EXERCISE TASK:
Express the entries below as a two-column CSV with the columns entry and answer, one row per entry. Start at the first entry and end at the line that contains "6.44 metres", including both. Put each entry's text and its answer in a quoted field of its own, turning line breaks into spaces.

RECORDED DATA:
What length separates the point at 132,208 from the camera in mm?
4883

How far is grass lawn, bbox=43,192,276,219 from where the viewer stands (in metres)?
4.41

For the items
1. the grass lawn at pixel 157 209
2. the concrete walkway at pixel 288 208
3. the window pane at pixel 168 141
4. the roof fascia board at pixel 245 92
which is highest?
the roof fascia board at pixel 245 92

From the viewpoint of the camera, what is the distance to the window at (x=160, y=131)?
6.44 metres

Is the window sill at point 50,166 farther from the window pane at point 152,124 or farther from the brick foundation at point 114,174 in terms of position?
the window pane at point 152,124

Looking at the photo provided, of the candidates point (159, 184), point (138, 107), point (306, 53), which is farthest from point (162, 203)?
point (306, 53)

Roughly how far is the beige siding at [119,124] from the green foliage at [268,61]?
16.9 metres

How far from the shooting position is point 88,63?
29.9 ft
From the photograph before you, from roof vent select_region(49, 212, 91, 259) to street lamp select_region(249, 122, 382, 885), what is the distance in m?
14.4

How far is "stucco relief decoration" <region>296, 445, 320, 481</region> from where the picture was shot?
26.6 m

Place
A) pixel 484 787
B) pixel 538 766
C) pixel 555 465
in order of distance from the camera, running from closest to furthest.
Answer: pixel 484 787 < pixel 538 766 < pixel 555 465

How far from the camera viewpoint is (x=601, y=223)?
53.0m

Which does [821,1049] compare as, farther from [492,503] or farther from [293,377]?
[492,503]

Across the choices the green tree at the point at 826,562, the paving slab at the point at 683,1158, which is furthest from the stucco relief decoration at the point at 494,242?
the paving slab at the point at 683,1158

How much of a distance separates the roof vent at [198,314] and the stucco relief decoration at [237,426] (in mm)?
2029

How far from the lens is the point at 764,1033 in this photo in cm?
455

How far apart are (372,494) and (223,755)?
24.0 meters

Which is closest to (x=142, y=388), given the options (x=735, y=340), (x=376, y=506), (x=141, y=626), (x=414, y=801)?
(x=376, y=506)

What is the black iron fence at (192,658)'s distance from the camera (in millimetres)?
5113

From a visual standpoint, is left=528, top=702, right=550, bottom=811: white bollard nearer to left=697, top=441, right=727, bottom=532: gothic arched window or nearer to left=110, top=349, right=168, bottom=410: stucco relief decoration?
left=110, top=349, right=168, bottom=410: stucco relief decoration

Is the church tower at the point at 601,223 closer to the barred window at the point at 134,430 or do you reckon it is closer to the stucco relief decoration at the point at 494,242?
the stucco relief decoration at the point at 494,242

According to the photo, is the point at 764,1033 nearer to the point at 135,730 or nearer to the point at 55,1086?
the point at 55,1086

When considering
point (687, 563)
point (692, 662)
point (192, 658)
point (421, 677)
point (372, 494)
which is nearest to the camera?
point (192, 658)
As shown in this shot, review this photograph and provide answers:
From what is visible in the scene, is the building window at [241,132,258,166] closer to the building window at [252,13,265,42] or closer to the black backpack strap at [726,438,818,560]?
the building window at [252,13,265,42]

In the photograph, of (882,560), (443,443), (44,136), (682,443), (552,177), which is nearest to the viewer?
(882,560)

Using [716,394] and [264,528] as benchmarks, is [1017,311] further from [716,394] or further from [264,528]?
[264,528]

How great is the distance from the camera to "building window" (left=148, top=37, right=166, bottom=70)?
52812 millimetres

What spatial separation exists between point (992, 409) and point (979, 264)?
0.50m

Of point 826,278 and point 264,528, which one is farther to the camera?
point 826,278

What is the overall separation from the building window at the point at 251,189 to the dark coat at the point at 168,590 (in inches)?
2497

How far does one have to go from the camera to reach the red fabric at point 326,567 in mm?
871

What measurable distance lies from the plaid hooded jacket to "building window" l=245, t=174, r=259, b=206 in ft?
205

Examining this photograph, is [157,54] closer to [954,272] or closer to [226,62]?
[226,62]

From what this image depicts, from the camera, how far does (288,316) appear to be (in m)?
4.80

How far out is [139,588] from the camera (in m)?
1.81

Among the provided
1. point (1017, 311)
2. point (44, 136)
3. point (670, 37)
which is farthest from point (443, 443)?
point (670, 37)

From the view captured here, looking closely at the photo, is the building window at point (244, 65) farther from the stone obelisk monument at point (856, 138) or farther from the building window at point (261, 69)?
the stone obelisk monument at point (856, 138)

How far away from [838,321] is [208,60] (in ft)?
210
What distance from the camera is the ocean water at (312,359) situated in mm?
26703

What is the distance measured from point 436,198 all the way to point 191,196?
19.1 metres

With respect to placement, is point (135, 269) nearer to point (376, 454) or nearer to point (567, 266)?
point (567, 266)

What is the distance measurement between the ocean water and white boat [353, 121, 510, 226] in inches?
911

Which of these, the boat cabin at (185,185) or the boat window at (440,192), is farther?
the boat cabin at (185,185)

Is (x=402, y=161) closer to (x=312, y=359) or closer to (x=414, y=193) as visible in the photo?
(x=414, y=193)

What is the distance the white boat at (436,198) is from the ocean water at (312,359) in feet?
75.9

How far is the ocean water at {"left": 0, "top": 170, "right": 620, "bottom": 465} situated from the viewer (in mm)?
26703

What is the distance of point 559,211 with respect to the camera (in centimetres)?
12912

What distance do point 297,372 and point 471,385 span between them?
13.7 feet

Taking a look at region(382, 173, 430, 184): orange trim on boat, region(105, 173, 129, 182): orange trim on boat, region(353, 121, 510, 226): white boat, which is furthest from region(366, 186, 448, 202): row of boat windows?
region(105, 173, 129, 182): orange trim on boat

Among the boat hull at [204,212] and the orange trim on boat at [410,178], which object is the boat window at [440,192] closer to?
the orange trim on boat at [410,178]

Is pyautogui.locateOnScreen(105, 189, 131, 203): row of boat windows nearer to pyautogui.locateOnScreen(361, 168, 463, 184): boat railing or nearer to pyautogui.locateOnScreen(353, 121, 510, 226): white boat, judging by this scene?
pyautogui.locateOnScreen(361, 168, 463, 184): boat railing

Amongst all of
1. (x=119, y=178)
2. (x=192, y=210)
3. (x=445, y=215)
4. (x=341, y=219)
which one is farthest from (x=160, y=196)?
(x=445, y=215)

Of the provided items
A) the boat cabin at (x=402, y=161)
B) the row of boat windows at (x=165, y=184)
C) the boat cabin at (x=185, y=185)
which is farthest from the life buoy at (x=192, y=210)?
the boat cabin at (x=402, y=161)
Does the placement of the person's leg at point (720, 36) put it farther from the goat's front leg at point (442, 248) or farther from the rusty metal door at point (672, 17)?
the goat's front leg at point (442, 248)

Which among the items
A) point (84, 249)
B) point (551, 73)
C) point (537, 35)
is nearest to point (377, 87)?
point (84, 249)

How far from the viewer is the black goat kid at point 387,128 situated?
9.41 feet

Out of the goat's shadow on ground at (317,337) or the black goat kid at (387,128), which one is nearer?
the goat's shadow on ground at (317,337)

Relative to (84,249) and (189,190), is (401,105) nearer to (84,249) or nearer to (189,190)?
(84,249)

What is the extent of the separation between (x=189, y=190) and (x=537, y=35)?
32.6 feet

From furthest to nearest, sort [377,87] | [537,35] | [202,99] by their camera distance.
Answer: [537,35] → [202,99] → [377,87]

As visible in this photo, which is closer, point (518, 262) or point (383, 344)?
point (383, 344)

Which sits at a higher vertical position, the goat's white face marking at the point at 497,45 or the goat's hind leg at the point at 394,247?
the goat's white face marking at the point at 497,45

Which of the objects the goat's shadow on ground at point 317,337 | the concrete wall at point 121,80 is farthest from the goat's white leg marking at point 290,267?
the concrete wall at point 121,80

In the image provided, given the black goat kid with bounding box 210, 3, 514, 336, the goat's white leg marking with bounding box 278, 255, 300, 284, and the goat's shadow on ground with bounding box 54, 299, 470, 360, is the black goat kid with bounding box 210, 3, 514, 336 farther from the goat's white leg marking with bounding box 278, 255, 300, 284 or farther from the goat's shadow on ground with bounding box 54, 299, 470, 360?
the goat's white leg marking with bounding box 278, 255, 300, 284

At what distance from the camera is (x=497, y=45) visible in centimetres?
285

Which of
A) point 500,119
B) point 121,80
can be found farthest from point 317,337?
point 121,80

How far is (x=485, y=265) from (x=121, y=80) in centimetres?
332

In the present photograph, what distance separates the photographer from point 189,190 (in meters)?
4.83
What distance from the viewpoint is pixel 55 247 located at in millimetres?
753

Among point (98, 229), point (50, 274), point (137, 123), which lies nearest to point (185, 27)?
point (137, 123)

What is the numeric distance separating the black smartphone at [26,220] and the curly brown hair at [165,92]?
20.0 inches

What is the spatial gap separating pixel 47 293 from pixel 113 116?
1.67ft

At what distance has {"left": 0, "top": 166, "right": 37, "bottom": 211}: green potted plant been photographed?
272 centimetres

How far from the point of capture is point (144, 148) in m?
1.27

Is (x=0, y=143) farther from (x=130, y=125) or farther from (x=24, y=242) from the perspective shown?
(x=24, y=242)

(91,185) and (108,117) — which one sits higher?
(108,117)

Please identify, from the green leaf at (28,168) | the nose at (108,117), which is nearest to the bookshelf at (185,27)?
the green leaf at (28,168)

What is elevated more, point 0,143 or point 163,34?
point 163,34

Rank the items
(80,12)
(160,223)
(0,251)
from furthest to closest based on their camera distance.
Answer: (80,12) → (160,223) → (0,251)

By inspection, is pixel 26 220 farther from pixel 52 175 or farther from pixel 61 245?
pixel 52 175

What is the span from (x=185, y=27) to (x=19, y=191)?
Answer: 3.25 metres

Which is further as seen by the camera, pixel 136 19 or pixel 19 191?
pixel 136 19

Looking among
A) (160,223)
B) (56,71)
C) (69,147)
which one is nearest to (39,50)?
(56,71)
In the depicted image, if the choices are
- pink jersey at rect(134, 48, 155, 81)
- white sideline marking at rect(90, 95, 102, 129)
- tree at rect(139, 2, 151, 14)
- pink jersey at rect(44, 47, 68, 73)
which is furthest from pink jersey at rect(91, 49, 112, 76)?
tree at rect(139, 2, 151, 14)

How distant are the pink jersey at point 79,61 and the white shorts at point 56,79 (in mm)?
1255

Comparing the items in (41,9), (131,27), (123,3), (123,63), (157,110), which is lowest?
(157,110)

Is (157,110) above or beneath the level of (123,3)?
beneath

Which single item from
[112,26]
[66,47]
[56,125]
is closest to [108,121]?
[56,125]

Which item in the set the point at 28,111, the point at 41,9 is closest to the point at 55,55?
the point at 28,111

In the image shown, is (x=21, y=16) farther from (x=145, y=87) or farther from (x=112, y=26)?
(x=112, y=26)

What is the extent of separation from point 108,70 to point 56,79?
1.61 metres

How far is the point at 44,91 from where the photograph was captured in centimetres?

EXPECTED ANSWER:
entry,answer
"What length separates the point at 132,208 from the camera in mm?","4883"
"How far is grass lawn, bbox=43,192,276,219 from where the viewer stands (in metres)?","4.41"
"For the items 1. the grass lawn at pixel 157 209 2. the concrete walkway at pixel 288 208 3. the window pane at pixel 168 141 4. the roof fascia board at pixel 245 92 which is highest?","the roof fascia board at pixel 245 92"
"From the viewpoint of the camera, what is the distance to the window at (x=160, y=131)?","6.44 metres"